- **Given text**

DG Strategic Marketing Services Terms and Conditions
IDG Strategic Marketing Services
IDG Consumer & SMB | IDG Enterprise | IDG UK TechNetwork
Terms and Conditions for Statement of Work
The following terms and conditions, as applicable, shall apply to and become a part of any Statement of Work (Advertising Units) (“the SOW”) entered into by Client (“Client”) and any IDG Strategic Marketing Services (“IDG”).
A. Ownership and Usage Rights of Deliverables
For the purpose of this Agreement, the term deliverables (“Deliverables”) shall mean all customproduced content and research produced on Client’s behalf by IDG including but not limited to: manuscript content (text); repurposed editorial content (modified licensed IDG editorial content); research (i.e. questionnaire, respondent data, analysis and reports); native video and audio files; webcast files; and magazines.
Subject to the intellectual property rights of any third party content providers (“Third Party IP”), IDG preexisting intellectual property rights (“IDG IP”), and usage terms set forth in the paragraph below, Client will have ownership rights in the Deliverables.
The Client will have limited usage rights in following assets that may be incorporated into the Deliverables: (i) Third Party IP, including but not limited to: licensed third-party analyst content and data all licensed artwork and illustrations; video (see Sec. A.1 below); assets produced on third-party application platforms (not exclusive to but including: webcasts, virtual conferences, special advertising units); and (ii) IDG IP (as defined in Sec. F below). Unless otherwise set forth in this Agreement, licensing and usage rights for the aforementioned is twelve (12) months from the point of Program delivery.
Except as provided in this Agreement, or otherwise permitted by IDG, Client may not modify the Deliverables.
Deliverables that involve monthly licensing, hosting, maintenance and management fees (including but not limited to microsites, editorial guide sponsorships, IDG Website sponsorships) will be limited to 3 months, unless otherwise set forth in the SOW.
The Client represents and warrants that the Client has valid ownership rights in the Client Assets (defined as Client’s intellectual property as may be provided to IDG for use in connection with the Deliverables) and the use of such Client Assets in the Deliverables, will not infringe or violate any copyright, trademark, patent, contract right or other right of any person.
1. License Terms for Video.
The Client hereby grants to the Company a non-exclusive, royalty free and worldwide license to use any and all video content created under this Agreement (the “Video Products”) for the Client’s marketing purposes, for the license period set forth below. Subject to Section B.4 below, Client agrees that the Video Products shall be exclusively available for website use, without modification, by the Client for a period of five (5) years beginning on the date of delivery of the final Video Product. Except as provided in this Agreement, or otherwise permitted by IDG, Client may not modify the Deliverables.

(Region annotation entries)
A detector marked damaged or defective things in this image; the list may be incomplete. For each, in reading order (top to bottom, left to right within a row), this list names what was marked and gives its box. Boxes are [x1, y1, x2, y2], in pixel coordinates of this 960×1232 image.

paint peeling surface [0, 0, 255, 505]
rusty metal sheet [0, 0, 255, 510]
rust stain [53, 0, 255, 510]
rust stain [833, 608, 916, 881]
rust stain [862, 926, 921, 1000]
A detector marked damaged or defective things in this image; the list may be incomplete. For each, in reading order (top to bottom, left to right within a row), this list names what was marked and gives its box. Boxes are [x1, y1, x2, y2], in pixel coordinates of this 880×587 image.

- **Written request**
Write a continuation of the IDG terms and conditions text, starting right after its final sentence.

- **Task output**
B. Standard Program Assumptions The following are assumed unless otherwise noted in the SOW.
1. General Assumptions
i. Deadlines: Client-driven deviations from project schedules (missed deadlines) may impact stated Deliverable due dates.
ii. Revisions: Deliverables include three (3) rounds of Client input and approvals. Additional rounds of revisions may be requested, but must be within the original scope of the Deliverables, and are subject to additional fees billed at a rate of £130 per hour. Revisions that are outside of the original scope of the Deliverable, shall require the Agreement, including pricing, to be amended accordingly.
iii. Co-Branding: Products produced by IDG, including promotions, may, upon Client’s request, include IDG’s business/brand logos with “Strategic Marketing Services Group” included below the logo. Use of standalone IDG logos are not permitted. Client agrees to comply with any logo style and use guidelines provided by IDG.
2. Print Magazine Advertorials: Print magazine advertorials will carry ASME-sanctioned Special Advertising Supplement/Special Advertising Section labelling.
i. Competitive Separation: IDG will make best efforts to honour competitive separation requests, but may require waivers in certain instances. To honour all competitive separation requests, issue dates may need to be altered.
3. Program Leads
i. Lead Guarantees: Lead guarantees not fulfilled by IDG within the agreed-upon Program period will be delivered within a mutually agreed-upon timeframe (no longer than 90 days). This shall be Client’s sole remedy in the event that Lead Guarantees are not fulfilled.
ii. Lead Duplication and Lead Scrubbing: IDG will use commercially reasonable efforts to eliminate all duplicate leads/registration entries against guaranteed lead counts only when specified within the Agreement. IDG will scrub leads to filter out bogus lead/registration entries from the guaranteed lead count and lead files.
iii. Underlying Customer Data: Notwithstanding the foregoing, Client agrees that IDG shall maintain its rights in and to the underlying customer data of IDG, from which the Leads may be derived. iv. Lead Criteria: Unless otherwise stated in the SOW, pricing represents worldwide leads with no filters/criteria. Standard leads do not include supplemental lead criteria beyond standard, industry-recognized business card data (company name, company size, industry classification, personal contact information, job title/function). Additional lead criteria may be added for a supplemental cost. v. Supplemental Lead Registration Data: Standard registration does not include supplemental registration questions such as purchase plans, intent to purchase, role in purchasing decision, etc. Addition of such supplemental questions may result in supplemental, per-lead costs.
vi. Lead Generation Registration Hosting: IDG hosts’ registration for programs that include lead generation guarantees.
vii. Lead Reporting Frequency and Formats: Maximum frequency will be set at weekly reporting. Leads will be delivered in Excel (XLS/XLSX) or comma delimited (CSV) format, unless otherwise agreed to by the parties. Lead data does not become a deliverable until it is compiled and delivered to Client.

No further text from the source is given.